GIVEN REQUEST>
Edit the items below by replacing "camera" with "photographer" and keep all other text unchanged. Leave the pictures out of your answer.

Dataset records
>> BEGIN

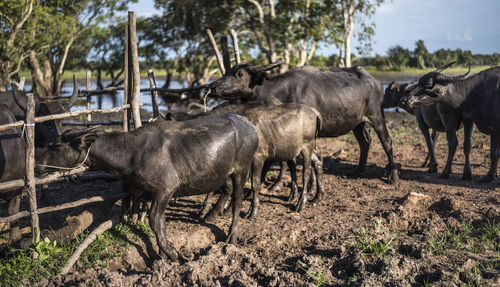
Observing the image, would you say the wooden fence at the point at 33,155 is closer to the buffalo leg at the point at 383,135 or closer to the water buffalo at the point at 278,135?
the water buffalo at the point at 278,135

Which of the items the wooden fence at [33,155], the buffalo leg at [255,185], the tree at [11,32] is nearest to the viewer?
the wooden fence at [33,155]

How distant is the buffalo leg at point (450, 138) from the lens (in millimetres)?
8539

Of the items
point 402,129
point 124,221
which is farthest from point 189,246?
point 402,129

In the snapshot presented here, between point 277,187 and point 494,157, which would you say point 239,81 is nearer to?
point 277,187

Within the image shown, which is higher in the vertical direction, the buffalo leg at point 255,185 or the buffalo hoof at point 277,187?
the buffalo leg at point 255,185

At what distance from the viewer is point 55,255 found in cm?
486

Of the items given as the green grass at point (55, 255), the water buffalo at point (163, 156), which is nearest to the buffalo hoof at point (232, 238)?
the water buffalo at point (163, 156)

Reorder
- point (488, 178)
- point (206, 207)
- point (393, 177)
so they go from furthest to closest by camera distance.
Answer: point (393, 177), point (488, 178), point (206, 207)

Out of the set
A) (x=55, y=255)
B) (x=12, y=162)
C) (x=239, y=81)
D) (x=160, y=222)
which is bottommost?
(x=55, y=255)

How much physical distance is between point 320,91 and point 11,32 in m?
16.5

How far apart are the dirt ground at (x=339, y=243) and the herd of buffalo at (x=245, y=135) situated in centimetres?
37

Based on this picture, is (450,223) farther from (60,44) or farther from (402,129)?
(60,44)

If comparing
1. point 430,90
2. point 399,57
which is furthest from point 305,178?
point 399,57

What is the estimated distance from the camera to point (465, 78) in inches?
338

>> END

SOLUTION TO THIS PROBLEM>
Observing the image, would you say the wooden fence at the point at 33,155 is closer to the buffalo leg at the point at 383,135 or closer to the water buffalo at the point at 278,135?
the water buffalo at the point at 278,135

Which of the items the wooden fence at [33,155], the buffalo leg at [255,185], the tree at [11,32] is nearest to the viewer?
the wooden fence at [33,155]

How distant is the buffalo leg at point (450, 138) from the lens (in millimetres)?
8539

Of the items
point 402,129
point 124,221
which is farthest from point 189,246?
point 402,129

In the snapshot presented here, between point 277,187 and point 494,157, which would you say point 239,81 is nearer to?
point 277,187

Within the image shown, which is higher in the vertical direction, the buffalo leg at point 255,185 or the buffalo hoof at point 277,187?
the buffalo leg at point 255,185

At what distance from the viewer is point 55,255 found in cm?
486

Of the items given as the green grass at point (55, 255), the water buffalo at point (163, 156), which is nearest to the buffalo hoof at point (232, 238)?
the water buffalo at point (163, 156)

Reorder
- point (488, 178)
- point (206, 207)
- point (393, 177)
so they go from furthest to closest by photographer distance.
Answer: point (393, 177), point (488, 178), point (206, 207)

Out of the set
A) (x=55, y=255)
B) (x=12, y=162)
C) (x=239, y=81)
D) (x=160, y=222)
which is bottommost?
(x=55, y=255)

How much physical distance is between point 320,91 and point 11,32 in m?
16.5

How far apart are the dirt ground at (x=339, y=243) and the herd of buffalo at (x=245, y=135) situated in centimetres?
37

Based on this picture, is (450,223) farther from (60,44) or farther from (402,129)?
(60,44)

If comparing
1. point 430,90
2. point 399,57
which is furthest from point 305,178?
point 399,57

What is the estimated distance from the photographer to point (465, 78) in inches?
338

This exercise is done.